INPUT FOR THIS TASK START

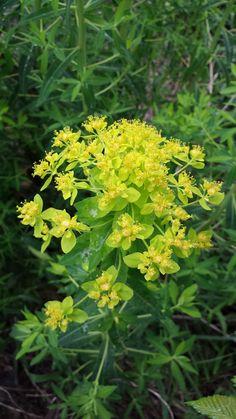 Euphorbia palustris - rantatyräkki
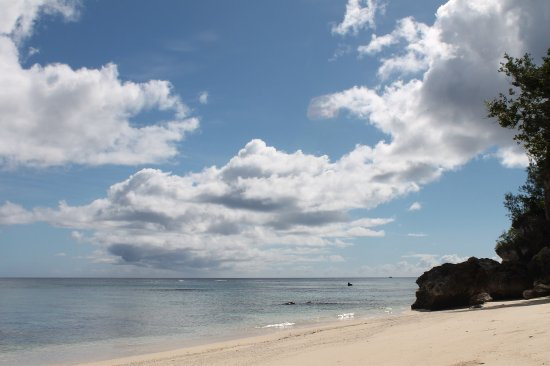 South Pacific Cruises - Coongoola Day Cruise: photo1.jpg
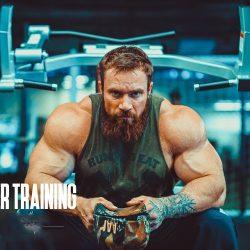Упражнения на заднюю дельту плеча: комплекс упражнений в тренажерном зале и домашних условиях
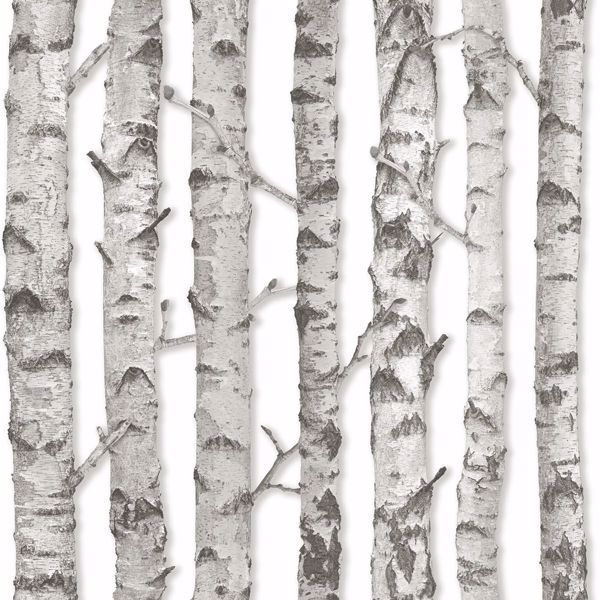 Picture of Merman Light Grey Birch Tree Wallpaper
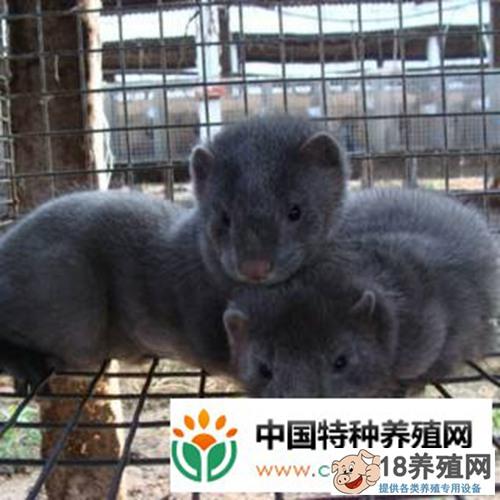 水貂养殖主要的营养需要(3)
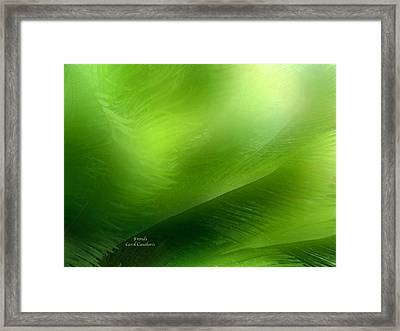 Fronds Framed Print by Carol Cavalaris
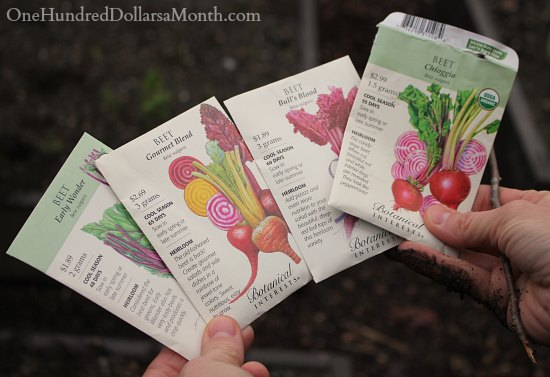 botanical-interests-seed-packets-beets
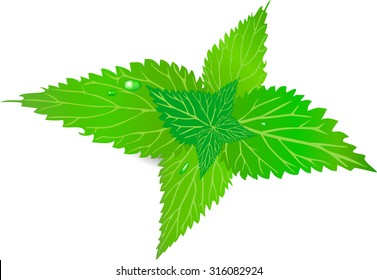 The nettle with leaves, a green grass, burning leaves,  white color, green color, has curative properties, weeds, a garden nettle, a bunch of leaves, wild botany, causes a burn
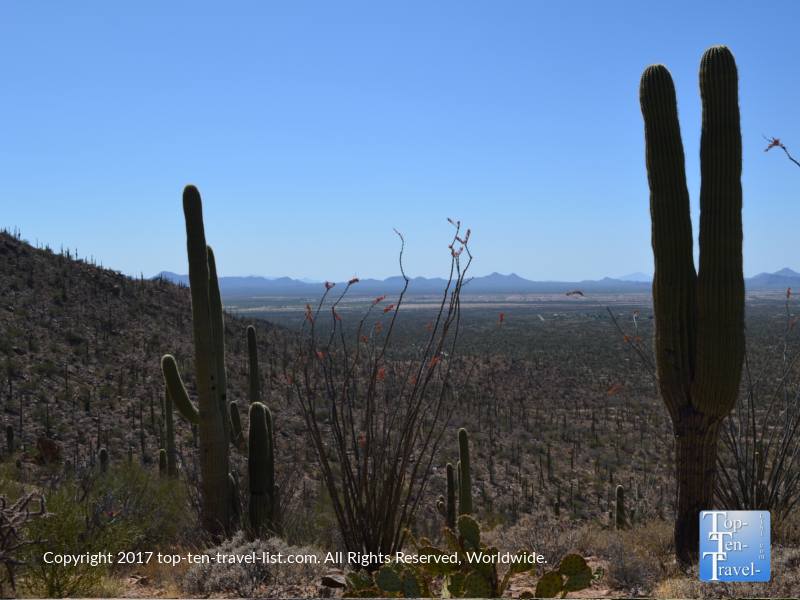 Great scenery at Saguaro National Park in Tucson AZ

INPUT FOR THIS TASK END

Each line from the one holding "Picture of Merman" down to the end of the records is to be reproduced unaltered, and the pictures are to be omitted.

**RESPONSE TO THE EXERCISE**
 Picture of Merman Light Grey Birch Tree Wallpaper
 水貂养殖主要的营养需要(3)
 Fronds Framed Print by Carol Cavalaris
 botanical-interests-seed-packets-beets
 The nettle with leaves, a green grass, burning leaves,  white color, green color, has curative properties, weeds, a garden nettle, a bunch of leaves, wild botany, causes a burn
 Great scenery at Saguaro National Park in Tucson AZ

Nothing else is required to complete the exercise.